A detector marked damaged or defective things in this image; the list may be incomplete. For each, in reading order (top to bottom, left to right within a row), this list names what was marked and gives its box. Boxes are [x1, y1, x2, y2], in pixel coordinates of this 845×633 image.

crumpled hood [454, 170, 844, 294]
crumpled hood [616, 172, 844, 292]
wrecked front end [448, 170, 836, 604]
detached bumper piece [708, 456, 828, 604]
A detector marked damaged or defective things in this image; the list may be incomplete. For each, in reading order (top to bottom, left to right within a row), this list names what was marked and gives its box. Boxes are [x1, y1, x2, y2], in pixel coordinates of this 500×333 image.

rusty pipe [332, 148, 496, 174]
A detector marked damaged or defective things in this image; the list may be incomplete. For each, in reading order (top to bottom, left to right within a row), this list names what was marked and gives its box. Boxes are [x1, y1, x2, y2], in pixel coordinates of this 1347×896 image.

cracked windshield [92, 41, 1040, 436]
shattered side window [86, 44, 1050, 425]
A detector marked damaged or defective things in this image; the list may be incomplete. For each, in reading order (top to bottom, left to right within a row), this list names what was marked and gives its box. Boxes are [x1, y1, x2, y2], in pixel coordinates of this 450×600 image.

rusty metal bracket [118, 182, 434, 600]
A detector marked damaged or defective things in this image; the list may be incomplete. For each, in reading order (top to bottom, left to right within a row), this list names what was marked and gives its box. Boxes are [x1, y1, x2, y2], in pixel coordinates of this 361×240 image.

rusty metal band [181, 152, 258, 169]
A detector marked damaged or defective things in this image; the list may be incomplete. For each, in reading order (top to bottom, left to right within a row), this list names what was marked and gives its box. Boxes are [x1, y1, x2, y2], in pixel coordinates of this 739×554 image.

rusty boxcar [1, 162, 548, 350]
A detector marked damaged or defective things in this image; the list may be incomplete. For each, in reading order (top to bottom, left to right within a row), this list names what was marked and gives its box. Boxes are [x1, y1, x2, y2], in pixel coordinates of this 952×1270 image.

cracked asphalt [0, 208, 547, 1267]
==*==
◆ **Required action**
An exact transcription of the entries is needed, complete to the final line.

◆ **Result for this task**
A detector marked damaged or defective things in this image; the list may be incomplete. For each, in reading order (top to bottom, left to right within a row), this list names what was marked and gives its box. Boxes are [x1, y1, x2, y2], in pixel coordinates of this 845×633 image.

crumpled hood [454, 170, 844, 294]
crumpled hood [616, 172, 844, 292]
wrecked front end [448, 170, 836, 604]
detached bumper piece [708, 456, 828, 604]
A detector marked damaged or defective things in this image; the list may be incomplete. For each, in reading order (top to bottom, left to right within a row), this list names what was marked and gives its box. Boxes are [x1, y1, x2, y2], in pixel coordinates of this 500×333 image.

rusty pipe [332, 148, 496, 174]
A detector marked damaged or defective things in this image; the list may be incomplete. For each, in reading order (top to bottom, left to right within a row), this list names what was marked and gives its box. Boxes are [x1, y1, x2, y2], in pixel coordinates of this 1347×896 image.

cracked windshield [92, 41, 1040, 436]
shattered side window [86, 44, 1050, 425]
A detector marked damaged or defective things in this image; the list may be incomplete. For each, in reading order (top to bottom, left to right within a row), this list names what was marked and gives its box. Boxes are [x1, y1, x2, y2], in pixel coordinates of this 450×600 image.

rusty metal bracket [118, 182, 434, 600]
A detector marked damaged or defective things in this image; the list may be incomplete. For each, in reading order (top to bottom, left to right within a row), this list names what was marked and gives its box. Boxes are [x1, y1, x2, y2], in pixel coordinates of this 361×240 image.

rusty metal band [181, 152, 258, 169]
A detector marked damaged or defective things in this image; the list may be incomplete. For each, in reading order (top to bottom, left to right within a row), this list names what was marked and gives its box. Boxes are [x1, y1, x2, y2], in pixel coordinates of this 739×554 image.

rusty boxcar [1, 162, 548, 350]
A detector marked damaged or defective things in this image; the list may be incomplete. For each, in reading order (top to bottom, left to right within a row), this list names what was marked and gives its box. Boxes are [x1, y1, x2, y2], in pixel coordinates of this 952×1270 image.

cracked asphalt [0, 208, 547, 1267]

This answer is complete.